Une arrestation  de Béchir  aurait été une déculottée pour l’UA dont les dirigeants n’ont jamais caché leur adversité vis-à-vis de la CPI

D’abord, Jacob Zuma avait pris les devants en  adoptant une mesure légale, accordant l’immunité à toutes les délégations présentes sur le territoire sud-africain, dans le cadre de ce 25e  sommet et en dépêchant auparavant une mission d’explication auprès de la CPI. On sait, par ailleurs, que depuis quelques années déjà, l’Afrique du Sud s’est montrée très critique vis-à-vis de la CPI. Tablant sur l’argument “l’Afrique aux Africains”, elle a dénoncé toute immixtion étrangère dans les affaires internes du continent. En laissant partir Omar El Béchir, elle pose là presqu’un acte de défiance.

Ensuite, très critiquée en raison de la montée du péril xénophobe qui a d’ailleurs été l’un des thèmes débattus à ce XXVe sommet de l’UA, taxée d’ingrate et accusée d’avoir la mémoire courte vis-à-vis de la solidarité africaine manifestée aux heures sombres de l’Apartheid, l’Afrique du Sud n’était certainement plus prête à offrir une verge supplémentaire pour se faire fouetter, en se faisant remarquer pour une quelconque défaillance de sa loyauté à une cause partagée par toutes les têtes couronnées du continent et qui pourrait ressembler à un manque de coopération. Surtout pas au moment où elle entend affirmer son leadership politique et économique sur le continent.
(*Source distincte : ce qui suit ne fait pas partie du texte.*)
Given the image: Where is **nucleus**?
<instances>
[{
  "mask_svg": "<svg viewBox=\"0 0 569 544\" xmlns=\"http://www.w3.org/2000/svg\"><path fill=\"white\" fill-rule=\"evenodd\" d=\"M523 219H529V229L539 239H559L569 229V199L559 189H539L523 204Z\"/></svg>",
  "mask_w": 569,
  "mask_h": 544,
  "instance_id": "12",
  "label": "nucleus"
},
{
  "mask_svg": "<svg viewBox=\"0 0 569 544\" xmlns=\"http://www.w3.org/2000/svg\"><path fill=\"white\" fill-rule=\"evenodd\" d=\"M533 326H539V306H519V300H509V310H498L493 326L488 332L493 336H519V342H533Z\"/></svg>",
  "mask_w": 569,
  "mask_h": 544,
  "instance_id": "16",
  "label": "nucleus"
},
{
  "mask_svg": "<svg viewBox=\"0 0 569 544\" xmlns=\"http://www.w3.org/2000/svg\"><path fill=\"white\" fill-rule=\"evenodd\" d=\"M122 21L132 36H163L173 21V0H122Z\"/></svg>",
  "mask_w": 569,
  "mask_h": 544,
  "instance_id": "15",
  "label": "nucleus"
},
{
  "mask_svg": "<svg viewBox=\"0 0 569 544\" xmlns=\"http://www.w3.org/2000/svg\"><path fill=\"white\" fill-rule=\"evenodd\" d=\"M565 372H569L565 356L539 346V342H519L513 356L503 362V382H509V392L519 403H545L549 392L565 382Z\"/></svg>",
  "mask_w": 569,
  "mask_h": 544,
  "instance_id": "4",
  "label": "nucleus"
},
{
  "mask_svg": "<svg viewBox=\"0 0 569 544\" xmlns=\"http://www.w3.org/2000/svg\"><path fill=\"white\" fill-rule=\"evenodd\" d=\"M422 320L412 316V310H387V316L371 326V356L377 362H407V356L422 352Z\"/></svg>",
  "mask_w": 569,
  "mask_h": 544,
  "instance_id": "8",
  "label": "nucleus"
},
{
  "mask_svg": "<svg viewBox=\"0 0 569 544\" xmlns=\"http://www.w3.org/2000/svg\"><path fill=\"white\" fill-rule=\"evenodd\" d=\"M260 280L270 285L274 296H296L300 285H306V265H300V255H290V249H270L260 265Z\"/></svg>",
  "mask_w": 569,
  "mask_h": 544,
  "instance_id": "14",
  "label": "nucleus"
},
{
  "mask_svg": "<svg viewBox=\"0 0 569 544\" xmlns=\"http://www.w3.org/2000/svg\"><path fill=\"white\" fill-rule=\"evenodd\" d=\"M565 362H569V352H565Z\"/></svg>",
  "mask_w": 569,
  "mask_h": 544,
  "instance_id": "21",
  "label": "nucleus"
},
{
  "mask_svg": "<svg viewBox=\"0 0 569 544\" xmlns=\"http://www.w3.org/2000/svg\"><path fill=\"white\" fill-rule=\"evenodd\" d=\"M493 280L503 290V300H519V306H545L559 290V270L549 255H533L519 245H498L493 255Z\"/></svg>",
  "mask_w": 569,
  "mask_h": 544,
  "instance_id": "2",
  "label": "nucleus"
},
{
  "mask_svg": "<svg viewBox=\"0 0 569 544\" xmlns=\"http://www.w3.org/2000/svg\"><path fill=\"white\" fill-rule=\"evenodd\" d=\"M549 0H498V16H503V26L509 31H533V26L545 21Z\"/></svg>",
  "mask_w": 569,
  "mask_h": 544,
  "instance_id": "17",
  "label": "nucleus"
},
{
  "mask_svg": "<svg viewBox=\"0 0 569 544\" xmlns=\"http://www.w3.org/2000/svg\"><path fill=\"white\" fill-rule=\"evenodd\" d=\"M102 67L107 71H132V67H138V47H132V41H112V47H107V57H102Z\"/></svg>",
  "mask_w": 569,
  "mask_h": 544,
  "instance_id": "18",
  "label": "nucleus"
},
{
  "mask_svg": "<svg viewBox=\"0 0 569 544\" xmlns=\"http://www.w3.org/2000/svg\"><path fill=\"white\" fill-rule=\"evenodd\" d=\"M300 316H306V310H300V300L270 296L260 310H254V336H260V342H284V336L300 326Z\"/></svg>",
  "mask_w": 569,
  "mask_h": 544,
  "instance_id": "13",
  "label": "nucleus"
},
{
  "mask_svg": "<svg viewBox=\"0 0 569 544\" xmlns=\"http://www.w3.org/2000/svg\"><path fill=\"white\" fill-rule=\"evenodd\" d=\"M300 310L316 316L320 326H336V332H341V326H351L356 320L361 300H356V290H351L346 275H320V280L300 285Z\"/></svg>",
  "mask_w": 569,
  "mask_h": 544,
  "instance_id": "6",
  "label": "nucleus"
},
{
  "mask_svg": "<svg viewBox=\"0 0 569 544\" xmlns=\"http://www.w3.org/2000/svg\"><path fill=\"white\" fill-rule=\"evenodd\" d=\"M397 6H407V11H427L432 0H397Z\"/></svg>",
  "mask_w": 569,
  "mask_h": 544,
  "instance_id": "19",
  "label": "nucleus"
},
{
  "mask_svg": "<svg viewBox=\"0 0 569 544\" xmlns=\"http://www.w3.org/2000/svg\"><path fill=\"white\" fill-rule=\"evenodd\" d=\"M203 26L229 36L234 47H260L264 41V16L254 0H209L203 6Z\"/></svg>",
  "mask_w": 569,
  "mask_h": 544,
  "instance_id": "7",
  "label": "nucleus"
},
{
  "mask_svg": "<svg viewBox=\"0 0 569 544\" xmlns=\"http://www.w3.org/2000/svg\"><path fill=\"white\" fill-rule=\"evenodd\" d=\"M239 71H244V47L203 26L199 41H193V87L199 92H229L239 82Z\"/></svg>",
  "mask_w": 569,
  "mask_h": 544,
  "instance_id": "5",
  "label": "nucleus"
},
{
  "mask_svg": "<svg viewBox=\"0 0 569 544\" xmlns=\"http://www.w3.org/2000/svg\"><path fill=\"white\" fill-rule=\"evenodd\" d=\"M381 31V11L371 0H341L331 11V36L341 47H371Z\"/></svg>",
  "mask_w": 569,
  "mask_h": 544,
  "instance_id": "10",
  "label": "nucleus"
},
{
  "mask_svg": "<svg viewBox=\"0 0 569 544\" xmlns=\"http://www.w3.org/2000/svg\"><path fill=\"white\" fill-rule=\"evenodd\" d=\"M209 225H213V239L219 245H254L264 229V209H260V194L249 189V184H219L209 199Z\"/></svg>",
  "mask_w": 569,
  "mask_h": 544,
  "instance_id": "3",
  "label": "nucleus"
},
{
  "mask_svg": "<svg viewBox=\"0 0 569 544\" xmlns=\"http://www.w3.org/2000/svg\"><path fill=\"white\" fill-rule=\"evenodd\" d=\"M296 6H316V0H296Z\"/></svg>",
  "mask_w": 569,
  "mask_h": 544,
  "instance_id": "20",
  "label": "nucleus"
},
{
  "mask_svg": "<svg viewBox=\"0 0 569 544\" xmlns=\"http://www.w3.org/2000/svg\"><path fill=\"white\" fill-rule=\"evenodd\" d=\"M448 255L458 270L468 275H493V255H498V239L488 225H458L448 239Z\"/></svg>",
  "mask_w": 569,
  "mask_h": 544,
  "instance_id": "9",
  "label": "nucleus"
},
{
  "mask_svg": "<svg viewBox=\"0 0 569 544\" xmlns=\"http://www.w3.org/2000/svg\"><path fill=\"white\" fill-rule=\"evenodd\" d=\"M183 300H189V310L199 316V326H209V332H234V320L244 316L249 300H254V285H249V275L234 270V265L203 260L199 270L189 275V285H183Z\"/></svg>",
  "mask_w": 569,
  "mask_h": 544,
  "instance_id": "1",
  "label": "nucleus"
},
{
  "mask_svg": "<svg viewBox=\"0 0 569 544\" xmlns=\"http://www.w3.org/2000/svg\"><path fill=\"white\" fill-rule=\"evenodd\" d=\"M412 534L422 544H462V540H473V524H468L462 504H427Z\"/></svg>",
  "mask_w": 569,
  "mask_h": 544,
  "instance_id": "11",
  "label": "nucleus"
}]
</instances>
Par ailleurs, une arrestation  d’Omar El Béchir  aurait été une déculottée pour l’UA dont les dirigeants n’ont jamais caché leur adversité vis-à-vis de la CPI qu’ils accusent de ne cibler que les leaders du continent. Pire, cette arrestation aurait servi de chant de cygne pour les sommets de l’organisation continentale. En effet, très rares sont les habitués de ces sommets qui peuvent montrer patte blanche en matière de gouvernance démocratique et de droits de l’Homme.  Livrer Béchir aujourd’hui équivaudrait donc à livrer de nombreux autres chefs d’Etats africains demain. Faisant bloc autour du chef de classe Robert Mugabe, comme pour répondre à l’appel “dictateurs de tous les pays, unissez-vous”, les cancres de la démocratie n’auraient jamais avalé cette couleuvre.

Mais quoi qu’il en soit, cette affaire juridico-diplomatique, même si elle ne s’est pas soldée par l’arrestation du génocidaire qu’il faudrait d’ailleurs trouver les moyens d’interpeller un jour ou l’autre,  est porteuse de nombreuses leçons.

En effet, les auteurs de violations massives des droits de l’Homme, de crimes contre l’humanité, de génocide, en sus du fait qu’ils sont sans doute harcelés par le tribunal de leur propre conscience et ont le sommeil hanté par les hordes de cadavres, ne se sentent plus nulle part en lieux surs. Ils doivent se convaincre qu’ils ne peuvent continuer à sillonner impunément le continent, au risque de se faire rattraper un jour au détour du chemin.

Par ailleurs, les Justices africaines, taxées d’être à la solde des gouvernants, doivent prendre exemple sur le courage du juge sud-africain qui a mis au défi l’Exécutif en défendant la veuve et l’orphelin, car la vraie indépendance est moins celle qu’on vous octroie que celle que vous acquérez de par  vous-mêmes.

Enfin, l’ONG SALC qui a lancé le recours, a montré le chemin à suivre à la société civile africaine.